* _AUFGABE 1_
Bis wann sollte der Gemeinderat laut dem Auszug zum Klimafahrplan nach Herrn Kohlmeyers Wunsch seine Entscheidung treffen?
* _AUFGABE 2_
Übertragen Sie aus den Datensätzen wortgetreu den Abschnitt von der Zeile, die „From the image, which“ enthält, bis zum Ende der Datensätze, beide Enden eingeschlossen.

* _AUSGEWÄHLTER AUSZUG_
______

Weiter geht Herr Kohlmeyer ein auf die Seiten 12 bis 16 der Präsentationen. Abschließend betont er, es wäre ein gutes Signal, wenn der Gemeinderat die Entscheidung ja oder nein noch vor der Sommerpause treffen könnte, damit die Arbeit zur Operationalisierung, die Maßnahmensteckbriefe für diese Maßnahmenpakete, dann "mit Schmackes und Geschwindigkeit" umgesetzt werden kann. Klar müsse auch sein: "Es ist ein laufendes und auch lebendiges Paket. Insofern ist der Abschluss der Studie von McKinsey aus unserer Sicht auch kein Abschluss, sondern eigentlich ein Anfang, nämlich der Anfang eines Umsetzungsprojektes, bei dem - das hatte der Oberbürgermeister schon gesagt - wir sicherlich noch häufiger in die Gremien gehen werden, bei denen wir häufiger noch Diskussionen führen werden, vor allem in den einzelnen Sektoren die Diskussion auch führen werden und wahrscheinlich auch mehrere Ausschüsse dann noch beteiligt werden. Soviel von uns. Jetzt gebe ich das Wort an den Oberbürgermeister wieder zurück."

OB Dr. Nopper dankt den Vortragenden für ihre Ausführungen und erinnert an die Verständigung im Ältestenrat darauf, dass alle Fraktionen zwischen drei und fünf Minuten Gelegenheit haben, Stellung zu nehmen zu diesem Klimafahrplan. Dem Dank an die Berichterstatter, den Glückwünschen zum Geburtstag und dem Dank für die Einführung durch den Vorsitzenden schließen sich die Rednerinnen und Redner der Fraktionen und Fraktionsgemeinschaften an.

______

* _EXTRAHIERTE DATENSÄTZE_

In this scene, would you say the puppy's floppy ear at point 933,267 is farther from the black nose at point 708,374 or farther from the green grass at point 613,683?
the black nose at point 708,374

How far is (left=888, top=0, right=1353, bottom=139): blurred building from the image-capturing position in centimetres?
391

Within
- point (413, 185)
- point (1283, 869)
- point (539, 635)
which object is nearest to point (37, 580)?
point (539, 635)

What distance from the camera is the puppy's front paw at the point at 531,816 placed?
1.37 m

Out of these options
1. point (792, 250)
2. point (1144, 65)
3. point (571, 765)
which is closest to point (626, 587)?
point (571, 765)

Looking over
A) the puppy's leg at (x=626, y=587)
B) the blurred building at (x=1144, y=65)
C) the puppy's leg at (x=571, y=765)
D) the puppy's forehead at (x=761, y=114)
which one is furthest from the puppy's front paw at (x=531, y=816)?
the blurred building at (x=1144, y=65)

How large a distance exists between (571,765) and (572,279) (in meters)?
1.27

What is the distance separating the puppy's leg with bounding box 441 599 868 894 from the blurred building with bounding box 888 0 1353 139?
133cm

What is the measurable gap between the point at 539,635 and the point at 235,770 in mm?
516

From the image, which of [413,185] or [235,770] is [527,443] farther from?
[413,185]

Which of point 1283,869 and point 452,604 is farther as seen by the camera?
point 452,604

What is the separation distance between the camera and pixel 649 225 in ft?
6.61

______

* _KORREKTE AUSGABE 1_
Noch vor der Sommerpause.

* _KORREKTE AUSGABE 2_
From the image, which of [413,185] or [235,770] is [527,443] farther from?
[413,185]

Which of point 1283,869 and point 452,604 is farther as seen by the camera?
point 452,604

What is the separation distance between the camera and pixel 649 225 in ft?
6.61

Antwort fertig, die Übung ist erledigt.